> **GIVEN INFORMATION**:
※
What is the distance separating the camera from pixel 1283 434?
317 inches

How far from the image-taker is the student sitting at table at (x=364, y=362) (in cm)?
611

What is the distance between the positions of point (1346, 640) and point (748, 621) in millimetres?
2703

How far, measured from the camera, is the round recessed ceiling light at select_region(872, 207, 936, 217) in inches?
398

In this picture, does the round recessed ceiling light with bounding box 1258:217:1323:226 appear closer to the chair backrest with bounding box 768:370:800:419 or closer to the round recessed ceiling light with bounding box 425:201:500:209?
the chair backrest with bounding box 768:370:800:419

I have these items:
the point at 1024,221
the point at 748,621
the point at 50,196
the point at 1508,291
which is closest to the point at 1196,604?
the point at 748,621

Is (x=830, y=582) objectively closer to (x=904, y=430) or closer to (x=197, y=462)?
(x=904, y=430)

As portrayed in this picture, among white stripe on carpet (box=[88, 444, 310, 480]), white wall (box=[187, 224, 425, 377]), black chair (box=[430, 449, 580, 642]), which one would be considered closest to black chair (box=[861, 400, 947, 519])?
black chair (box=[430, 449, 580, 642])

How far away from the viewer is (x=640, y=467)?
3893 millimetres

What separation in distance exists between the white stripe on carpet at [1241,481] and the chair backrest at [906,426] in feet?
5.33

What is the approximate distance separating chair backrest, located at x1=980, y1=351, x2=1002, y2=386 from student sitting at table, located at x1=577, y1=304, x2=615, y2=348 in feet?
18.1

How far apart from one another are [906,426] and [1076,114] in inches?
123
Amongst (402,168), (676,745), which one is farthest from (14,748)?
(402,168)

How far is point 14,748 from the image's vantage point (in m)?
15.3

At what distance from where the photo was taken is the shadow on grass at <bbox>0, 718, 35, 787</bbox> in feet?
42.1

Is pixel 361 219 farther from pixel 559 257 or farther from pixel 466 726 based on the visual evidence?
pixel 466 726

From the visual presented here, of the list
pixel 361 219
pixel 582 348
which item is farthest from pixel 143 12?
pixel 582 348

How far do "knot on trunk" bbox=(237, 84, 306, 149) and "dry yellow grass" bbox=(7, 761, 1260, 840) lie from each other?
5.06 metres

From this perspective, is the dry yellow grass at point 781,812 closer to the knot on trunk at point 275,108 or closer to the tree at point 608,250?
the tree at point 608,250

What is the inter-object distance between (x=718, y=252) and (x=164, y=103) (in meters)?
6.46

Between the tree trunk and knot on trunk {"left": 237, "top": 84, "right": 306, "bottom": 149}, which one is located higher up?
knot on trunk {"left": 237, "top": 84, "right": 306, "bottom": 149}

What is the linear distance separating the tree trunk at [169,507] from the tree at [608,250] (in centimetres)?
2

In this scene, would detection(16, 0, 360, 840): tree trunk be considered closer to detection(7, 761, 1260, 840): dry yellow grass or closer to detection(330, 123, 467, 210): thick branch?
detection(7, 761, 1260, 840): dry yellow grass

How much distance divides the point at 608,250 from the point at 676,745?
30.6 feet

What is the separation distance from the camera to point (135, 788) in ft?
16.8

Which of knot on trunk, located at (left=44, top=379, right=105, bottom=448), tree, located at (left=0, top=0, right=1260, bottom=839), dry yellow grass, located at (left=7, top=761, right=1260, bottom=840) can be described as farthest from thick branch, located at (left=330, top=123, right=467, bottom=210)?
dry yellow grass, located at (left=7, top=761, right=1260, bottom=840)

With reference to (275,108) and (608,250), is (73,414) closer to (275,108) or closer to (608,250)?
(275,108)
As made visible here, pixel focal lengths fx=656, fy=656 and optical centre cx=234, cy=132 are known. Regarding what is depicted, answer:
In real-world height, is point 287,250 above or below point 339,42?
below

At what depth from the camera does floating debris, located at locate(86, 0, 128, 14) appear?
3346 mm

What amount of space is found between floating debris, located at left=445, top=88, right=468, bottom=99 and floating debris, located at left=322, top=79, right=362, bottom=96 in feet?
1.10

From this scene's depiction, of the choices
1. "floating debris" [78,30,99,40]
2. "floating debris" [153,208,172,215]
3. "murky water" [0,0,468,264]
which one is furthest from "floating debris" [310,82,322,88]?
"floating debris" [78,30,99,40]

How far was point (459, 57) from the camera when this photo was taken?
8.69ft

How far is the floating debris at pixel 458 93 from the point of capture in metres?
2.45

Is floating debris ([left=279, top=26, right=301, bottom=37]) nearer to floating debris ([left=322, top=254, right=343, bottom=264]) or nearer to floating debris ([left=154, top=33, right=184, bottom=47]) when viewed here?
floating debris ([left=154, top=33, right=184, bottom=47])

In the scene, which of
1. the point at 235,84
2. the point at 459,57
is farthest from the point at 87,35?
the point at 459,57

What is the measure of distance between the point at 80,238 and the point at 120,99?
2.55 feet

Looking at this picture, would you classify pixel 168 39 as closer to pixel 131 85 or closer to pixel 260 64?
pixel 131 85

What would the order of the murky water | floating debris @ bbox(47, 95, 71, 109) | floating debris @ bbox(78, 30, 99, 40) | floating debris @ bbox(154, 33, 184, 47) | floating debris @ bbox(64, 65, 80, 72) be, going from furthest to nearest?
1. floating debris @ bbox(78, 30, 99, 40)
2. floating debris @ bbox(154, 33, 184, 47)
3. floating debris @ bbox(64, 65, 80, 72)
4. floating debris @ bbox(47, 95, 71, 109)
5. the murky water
※
> **TASK REQUIREMENTS**: Please rewrite all of the rows above, changing every "round recessed ceiling light" to "round recessed ceiling lamp" and keeping everything else the same.

> **REPLY TO THE TASK**:
What is the distance separating the camera from pixel 1283 434?
317 inches

How far from the image-taker is the student sitting at table at (x=364, y=362) (in cm)?
611

What is the distance between the positions of point (1346, 640) and point (748, 621) in millimetres?
2703

How far, measured from the camera, is the round recessed ceiling lamp at select_region(872, 207, 936, 217) in inches?
398

In this picture, does the round recessed ceiling lamp with bounding box 1258:217:1323:226 appear closer to the chair backrest with bounding box 768:370:800:419 or closer to the round recessed ceiling lamp with bounding box 425:201:500:209?
the chair backrest with bounding box 768:370:800:419

I have these items:
the point at 1024,221
the point at 748,621
the point at 50,196
the point at 1508,291
which is closest to the point at 1196,604?
the point at 748,621

Is (x=830, y=582) objectively closer to (x=904, y=430) or closer to (x=197, y=462)?
(x=904, y=430)

As portrayed in this picture, among white stripe on carpet (box=[88, 444, 310, 480]), white wall (box=[187, 224, 425, 377]), black chair (box=[430, 449, 580, 642]), which one would be considered closest to black chair (box=[861, 400, 947, 519])?
black chair (box=[430, 449, 580, 642])

How far away from the viewer is (x=640, y=467)?
3893 millimetres

What separation in distance exists between the white stripe on carpet at [1241,481] and the chair backrest at [906,426] in feet?
5.33

What is the approximate distance separating chair backrest, located at x1=980, y1=351, x2=1002, y2=386 from student sitting at table, located at x1=577, y1=304, x2=615, y2=348 in feet?
18.1

How far apart from one another are [906,426] and [1076,114] in inches?
123
Amongst (402,168), (676,745), which one is farthest from (14,748)?
(402,168)

How far is point 14,748 from the image's vantage point (in m)?
15.3

At what distance from where the photo was taken is the shadow on grass at <bbox>0, 718, 35, 787</bbox> in feet?
42.1

Is pixel 361 219 farther from pixel 559 257 or farther from pixel 466 726 based on the visual evidence?
pixel 466 726

From the visual presented here, of the list
pixel 361 219
pixel 582 348
which item is farthest from pixel 143 12?
pixel 582 348

How far do "knot on trunk" bbox=(237, 84, 306, 149) and "dry yellow grass" bbox=(7, 761, 1260, 840) lie from each other?
5.06 metres

From this perspective, is the dry yellow grass at point 781,812 closer to the knot on trunk at point 275,108 or closer to the tree at point 608,250?
the tree at point 608,250

What is the inter-object distance between (x=718, y=252) and (x=164, y=103) (in meters)?
6.46

Between the tree trunk and knot on trunk {"left": 237, "top": 84, "right": 306, "bottom": 149}, which one is located higher up?
knot on trunk {"left": 237, "top": 84, "right": 306, "bottom": 149}

What is the linear distance separating the tree trunk at [169,507] from the tree at [608,250] (in centimetres)?
2

In this scene, would detection(16, 0, 360, 840): tree trunk be considered closer to detection(7, 761, 1260, 840): dry yellow grass or closer to detection(330, 123, 467, 210): thick branch?
detection(7, 761, 1260, 840): dry yellow grass

How much distance divides the point at 608,250 from the point at 676,745?
30.6 feet

What is the separation distance from the camera to point (135, 788) in ft?
16.8

Which of knot on trunk, located at (left=44, top=379, right=105, bottom=448), tree, located at (left=0, top=0, right=1260, bottom=839), dry yellow grass, located at (left=7, top=761, right=1260, bottom=840) can be described as farthest from thick branch, located at (left=330, top=123, right=467, bottom=210)?
dry yellow grass, located at (left=7, top=761, right=1260, bottom=840)

With reference to (275,108) and (608,250), is (73,414) closer to (275,108) or closer to (608,250)?
(275,108)
As made visible here, pixel focal lengths fx=656, fy=656 and optical centre cx=234, cy=132 are known. Regarding what is depicted, answer:
In real-world height, is point 287,250 above or below point 339,42?
below

At what depth from the camera does floating debris, located at locate(86, 0, 128, 14) appear?
3346 mm

What amount of space is found between floating debris, located at left=445, top=88, right=468, bottom=99 and floating debris, located at left=322, top=79, right=362, bottom=96 in feet?
1.10

From this scene's depiction, of the choices
1. "floating debris" [78,30,99,40]
2. "floating debris" [153,208,172,215]
3. "murky water" [0,0,468,264]
which one is furthest from "floating debris" [310,82,322,88]?
"floating debris" [78,30,99,40]

How far was point (459, 57) from the camera when this photo was taken?
8.69ft

How far is the floating debris at pixel 458 93 from the point of capture in metres?
2.45

Is floating debris ([left=279, top=26, right=301, bottom=37]) nearer to floating debris ([left=322, top=254, right=343, bottom=264]) or nearer to floating debris ([left=154, top=33, right=184, bottom=47]) when viewed here?
floating debris ([left=154, top=33, right=184, bottom=47])

In the scene, which of
1. the point at 235,84
2. the point at 459,57
is farthest from the point at 87,35?
the point at 459,57

What is the measure of distance between the point at 80,238 and the point at 120,99?
2.55 feet

Looking at this picture, would you classify pixel 168 39 as closer to pixel 131 85 or closer to pixel 260 64?
pixel 131 85

What would the order of the murky water | floating debris @ bbox(47, 95, 71, 109) | floating debris @ bbox(78, 30, 99, 40) | floating debris @ bbox(154, 33, 184, 47) | floating debris @ bbox(64, 65, 80, 72) be, going from furthest to nearest?
1. floating debris @ bbox(78, 30, 99, 40)
2. floating debris @ bbox(154, 33, 184, 47)
3. floating debris @ bbox(64, 65, 80, 72)
4. floating debris @ bbox(47, 95, 71, 109)
5. the murky water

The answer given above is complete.